Выбрать главу

Но еще более того Федор Михайлович жил и мучился всякими своими неожиданными предположениями и соблазнительными догадками, всякими замеченными им странностями в распорядке дня и в самом поведении несчастливых супругов. Не уставая откликался он на все высказанные и невысказанные мысли Марьи Дмитриевны, и в его откликах всегда бывала заключена сострадательная любовь и какое-то трепетное желание помочь, — помочь во что бы то ни стало, какой угодно ценой и какими угодно муками. И когда он убеждался в том, что никак и ничем помочь нельзя, что создалось положение без всякого выхода, он задумчиво и страстно молчал и только ловил взоры Марьи Дмитриевны, которая тоже молчала, глядя с затаенной тоской и так же упорно в лицо Федору Михайловичу. Взоры их в эти полураскрытые минуты были какие-то загадочные, какие-то вопросительные и даже пугливые, словно они не на шутку в случившихся нечаянных обстоятельствах боялись друг друга и даже избегали встречаться мыслями и желаниями.

Марья Дмитриевна перебирала про себя все обескураживавшие ее картинки жизни, и ее страдающее самолюбие гневно шептало ей: не все же тебе думать о рублях да копейках! Не все же силы тратить на домашние невзгоды и прорехи?! Той же самой жизнью, что опостылела тебе, послан в твою семью человек с широкой душой, с требовательным и ласковым умом; окажи ему полное доверие и прими его заботы и всю благодарную теплоту его слов; услышь и пойми, если можешь, все беспокойство его горячего сердца. И Марья Дмитриевна уже тихонько понимала, каков он, этот «рядовой» солдат, каков он на этом семипалатинском мелколюдье. Она благодарно и осчастливленно думала о нем, всегда ждала его и видела в нем знамение добра и благородства. А в часы уединенной грусти, когда никого не было дома, когда можно было до полного экстаза предаться размышлениям о собственных страхах и муках, о своих семейных печалях, она не стыдясь и даже с какой-то радостью, с каким-то особым удовольствием говорила себе: «Тут нужны слезы и только слезы…» — и эти слезы лились и лились из ее покрасневших глаз.

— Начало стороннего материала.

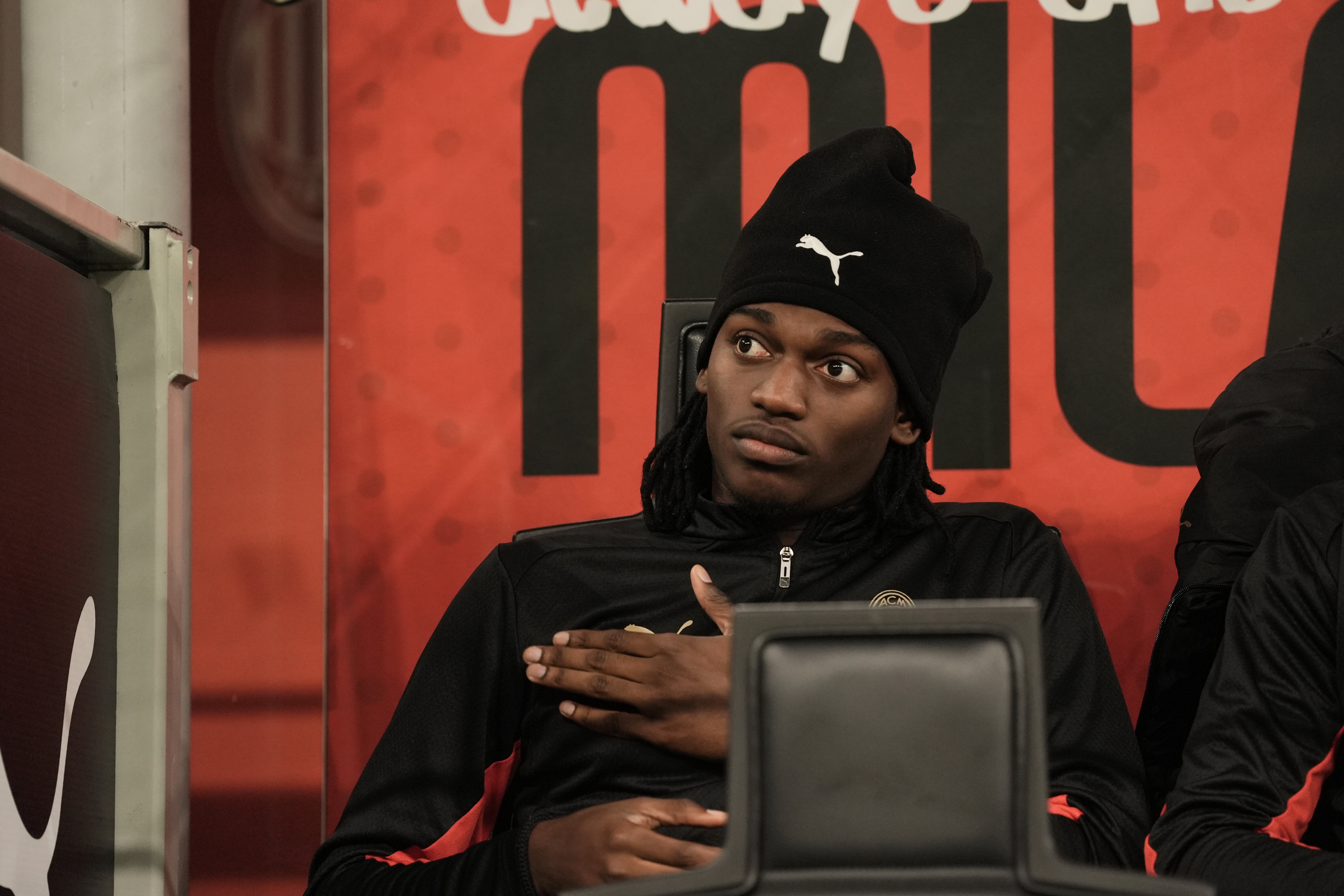 世體：萊奧本賽季表現(xiàn)不穩(wěn)定，巴薩對(duì)他興趣明顯減弱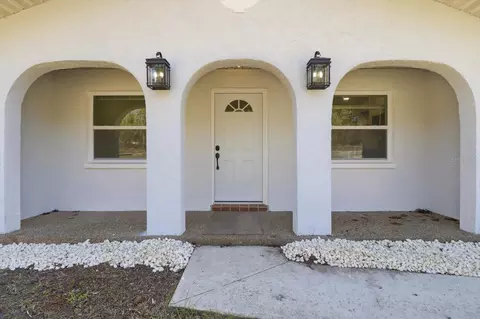Exterior - 700 E Stratford Rd, Lecanto, FL 34461 photo 6 of 10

Весьма смутно и тревожно было и в чувствах Федора Михайловича. Казарменная субординация и разные «выправки» изнурили его вконец. Благо начальство делало ему всяческие угождения и льготы, а новый его ротный командир, капитан Гейбович, весьма благорасположенный к нему, даже освободил его от караулов, и он, чувствуя себя в таких обстоятельствах непременно в чем-то виноватым и кому-то обязанным, ускользал все же от наблюдений своего фельдфебеля и отдавался пространным суждениям о превратностях человеческого счастья и о собственных своих намерениях сегодняшнего дня. Разумеется, самые стремительные мысли неслись к Марье Дмитриевне. Кто она для него? — задавался уже не в первый раз щекотливый и тут же надламывавшийся вопрос. Неужели она, никак того не желая, доставила ему самую старую и общепризнанную радость на земле — любовь?! Неужели в косые лучи его жизни вдруг пробился этот новый свет, еще никогда им не виденный и даже ранее не представляемый? И что надо с этим светом делать? Как оборотиться и как поступить? Ведь без него жить уже было невозможно. А жить с ним — для этого Федору Михайловичу нужны были особые права. Голова его шла кругом.

Сидя у себя за письменным столом, он, словно улавливая зарницы в ночной тьме, часто перебирал давнишние запасы памяти и задумывался над своими каторжными записками, которые намечал сделать большим сочинением о людях преступного мира, — меж тем умиленные мысли о Марье Дмитриевне перебивали внимание к старым клочкам бумаги, исписанным в крепости грязного городишка Омска. Воспоминания нестерпимо медленно ложились на новые и новые страницы. Среди ночи он отрывался от них и шагал из угла в угол по своей комнате и, забывая о прошлом, все расчислял свое настоящее, вдруг наполнившееся новым смятением и тоской. Перед ним никогда не исчезал гордый облик Марьи Дмитриевны — ее всегда оживленный взгляд, хоть и полный забот и тревог, ее светло-каштановые волосы, привычно и умело заплетенные, ее торопливая и настороженная речь, в которую он вслушивался до полнейшего самоотдания. И порой ему казалось, что ему и Марье Дмитриевне дана одна душа на двоих.